Il me semble que les deux tableaux les plus forts que propose notre critique sont chronologiquement ceux qui correspondent aux deux premiers dissidents de quelque envergure, Georges Valois et Louis Dimier. Rien ne rapproche ces deux hommes, sinon une ambition sincère pour l'Action française. Le premier est un syndicaliste d'origine socialiste, qui, avant-guerre, contribue à créer le Cercle Proudhon, émanation de l'Action française à destination de la gauche syndicaliste. C'est le conservatisme de Maurras, mais aussi sa réticence devant l'action, qui embarrassent cet activiste né, au point de le pousser à donner sa démission.

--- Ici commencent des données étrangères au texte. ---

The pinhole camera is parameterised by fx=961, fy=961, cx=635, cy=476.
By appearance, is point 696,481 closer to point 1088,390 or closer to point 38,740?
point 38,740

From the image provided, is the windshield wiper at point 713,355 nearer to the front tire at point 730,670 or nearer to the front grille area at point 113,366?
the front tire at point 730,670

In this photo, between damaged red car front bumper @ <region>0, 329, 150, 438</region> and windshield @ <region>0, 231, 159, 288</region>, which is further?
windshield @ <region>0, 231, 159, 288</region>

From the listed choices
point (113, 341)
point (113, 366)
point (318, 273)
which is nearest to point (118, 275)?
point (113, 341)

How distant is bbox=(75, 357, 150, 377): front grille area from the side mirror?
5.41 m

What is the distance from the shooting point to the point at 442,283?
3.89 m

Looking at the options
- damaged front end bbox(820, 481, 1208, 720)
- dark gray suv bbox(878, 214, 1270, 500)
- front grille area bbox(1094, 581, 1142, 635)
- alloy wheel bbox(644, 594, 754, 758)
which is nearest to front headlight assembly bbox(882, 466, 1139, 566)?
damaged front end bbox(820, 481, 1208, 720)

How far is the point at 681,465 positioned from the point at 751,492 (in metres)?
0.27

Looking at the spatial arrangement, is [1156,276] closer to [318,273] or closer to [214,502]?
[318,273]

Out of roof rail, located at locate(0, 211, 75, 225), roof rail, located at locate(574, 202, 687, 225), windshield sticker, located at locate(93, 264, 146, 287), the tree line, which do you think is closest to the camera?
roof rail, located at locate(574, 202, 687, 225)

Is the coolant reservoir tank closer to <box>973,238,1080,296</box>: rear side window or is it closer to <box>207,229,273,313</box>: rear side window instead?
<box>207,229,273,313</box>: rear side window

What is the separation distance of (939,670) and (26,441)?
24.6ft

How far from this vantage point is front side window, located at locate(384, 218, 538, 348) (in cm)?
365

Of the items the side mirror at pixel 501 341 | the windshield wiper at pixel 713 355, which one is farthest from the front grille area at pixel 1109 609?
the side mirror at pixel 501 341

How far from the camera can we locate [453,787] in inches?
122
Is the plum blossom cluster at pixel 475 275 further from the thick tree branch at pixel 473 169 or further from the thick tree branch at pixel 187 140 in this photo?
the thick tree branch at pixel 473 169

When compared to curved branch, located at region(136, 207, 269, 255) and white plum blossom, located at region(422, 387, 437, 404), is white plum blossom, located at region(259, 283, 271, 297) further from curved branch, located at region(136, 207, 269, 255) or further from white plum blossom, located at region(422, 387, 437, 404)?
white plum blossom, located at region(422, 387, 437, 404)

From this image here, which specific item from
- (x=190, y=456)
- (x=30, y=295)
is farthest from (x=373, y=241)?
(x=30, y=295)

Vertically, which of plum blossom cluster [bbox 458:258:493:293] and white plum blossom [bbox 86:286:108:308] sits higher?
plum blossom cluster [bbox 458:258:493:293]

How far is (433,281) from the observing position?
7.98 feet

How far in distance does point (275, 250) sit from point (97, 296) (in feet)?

Le second est un catholique sincère, qui donna d'innombrables cours à l'Institut d'Action française et qui reproche frontalement à Maurras, non pas de n'être pas catholique, mais de ne plus rien tenter (après la Première Guerre mondiale) pour prendre le pouvoir, alors même qu'il n'avait cessé jusque-là de se demander « si le coup de force est possible ».
Je suis frappé de la convergence des reproches, venant des deux bords opposés de la politique française et en même temps de deux militants sincèrement convaincus de l'importance historique du mouvement auquel ils se sont l'un et l'autre donnés corps et âme. Je ne parlerai pas ici de Bernanos et de sa défense de « l'honneur monarchique » contre le « réalisme maurrassien », car Bernanos a exaspéré le conflit avec Maurras sans chercher à le résoudre.

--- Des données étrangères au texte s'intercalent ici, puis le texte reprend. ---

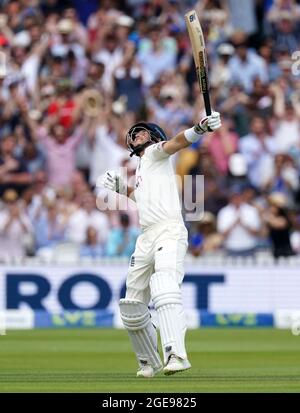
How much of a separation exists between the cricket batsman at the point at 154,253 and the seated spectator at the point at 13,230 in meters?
7.38

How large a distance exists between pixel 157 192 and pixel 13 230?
775 cm

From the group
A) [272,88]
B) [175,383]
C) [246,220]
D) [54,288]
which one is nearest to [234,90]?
[272,88]

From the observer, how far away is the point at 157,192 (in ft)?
32.3

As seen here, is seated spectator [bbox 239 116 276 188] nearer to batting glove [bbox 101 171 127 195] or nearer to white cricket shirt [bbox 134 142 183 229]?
batting glove [bbox 101 171 127 195]

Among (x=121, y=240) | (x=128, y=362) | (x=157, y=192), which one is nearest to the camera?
(x=157, y=192)

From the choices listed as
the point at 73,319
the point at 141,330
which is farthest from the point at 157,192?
the point at 73,319

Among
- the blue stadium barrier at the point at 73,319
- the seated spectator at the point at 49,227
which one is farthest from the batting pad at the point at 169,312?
the seated spectator at the point at 49,227

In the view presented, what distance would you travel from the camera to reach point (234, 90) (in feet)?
62.6

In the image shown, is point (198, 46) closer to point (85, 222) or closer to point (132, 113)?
point (85, 222)

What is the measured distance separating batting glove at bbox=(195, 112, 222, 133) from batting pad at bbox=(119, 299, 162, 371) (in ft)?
4.63

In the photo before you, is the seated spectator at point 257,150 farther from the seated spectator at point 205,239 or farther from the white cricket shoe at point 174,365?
the white cricket shoe at point 174,365

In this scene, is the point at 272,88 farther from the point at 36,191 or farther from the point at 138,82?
the point at 36,191

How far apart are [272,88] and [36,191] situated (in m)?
3.80

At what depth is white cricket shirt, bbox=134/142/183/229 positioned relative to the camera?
32.3 ft
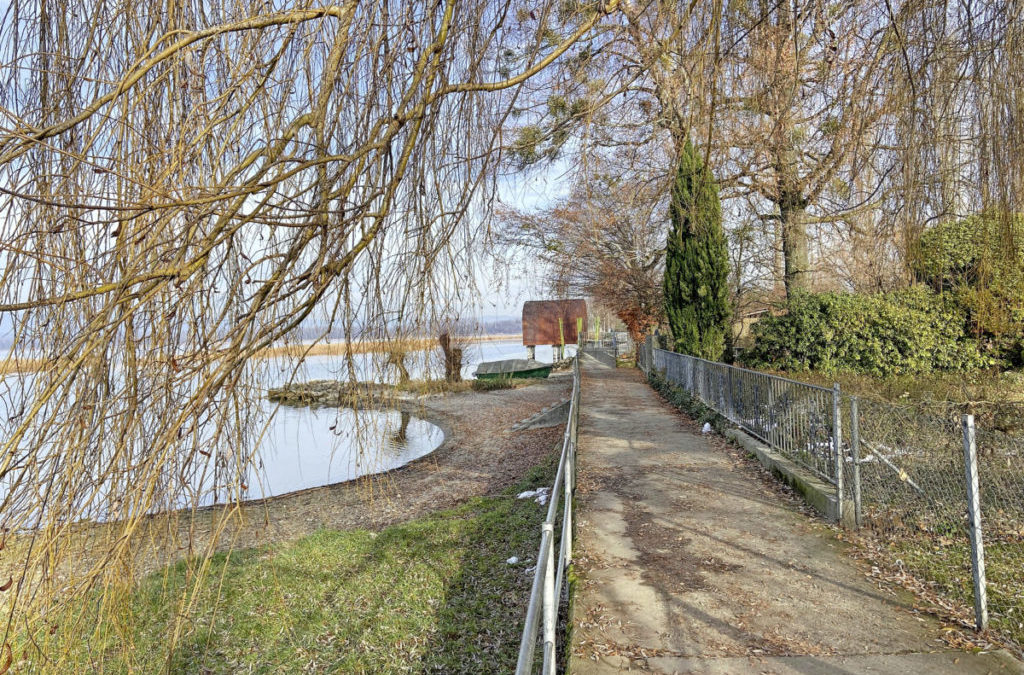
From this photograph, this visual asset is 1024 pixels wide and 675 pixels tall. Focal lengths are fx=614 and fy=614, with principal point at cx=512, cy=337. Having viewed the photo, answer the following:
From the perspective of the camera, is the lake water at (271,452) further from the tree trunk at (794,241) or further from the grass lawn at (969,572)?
the tree trunk at (794,241)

Reste la figure de Thierry Maulnier, un dissident qui n'a jamais attaqué l'Action française, qui a contribué à faire la politique du journal jusqu'en 1942, qui, ensuite, a souhaité se taire et n'y a écrit que des articles culturels. Il aurait pu être l'ange gardien idéologique de Maurras, si Maurras avait cru aux anges.
Dans Au-delà du nationalisme, avant même la guerre, ce disciple brillant a cherché à montrer comment l'Action française n'était ni fasciste ni socialiste mais pour une véritable « révolution française », qui signifiait d'une part une politique de puissance et donc un gouvernement autoritaire, mais en même temps une politique de civilisation, selon l'antique tradition du pays, qui ne permette d'accepter aucune forme de compromission avec l'inhumain.
Thierry Maulnier ne fut pas inquiété à la Libération il écrira toute sa vie dans « le Figaro », souvent sans signer, tant son nom excitait encore la vindicte des idéologues de gauche. Si l'expression « soldat perdu » a un sens étymologique, il me semble que c'est à son propos.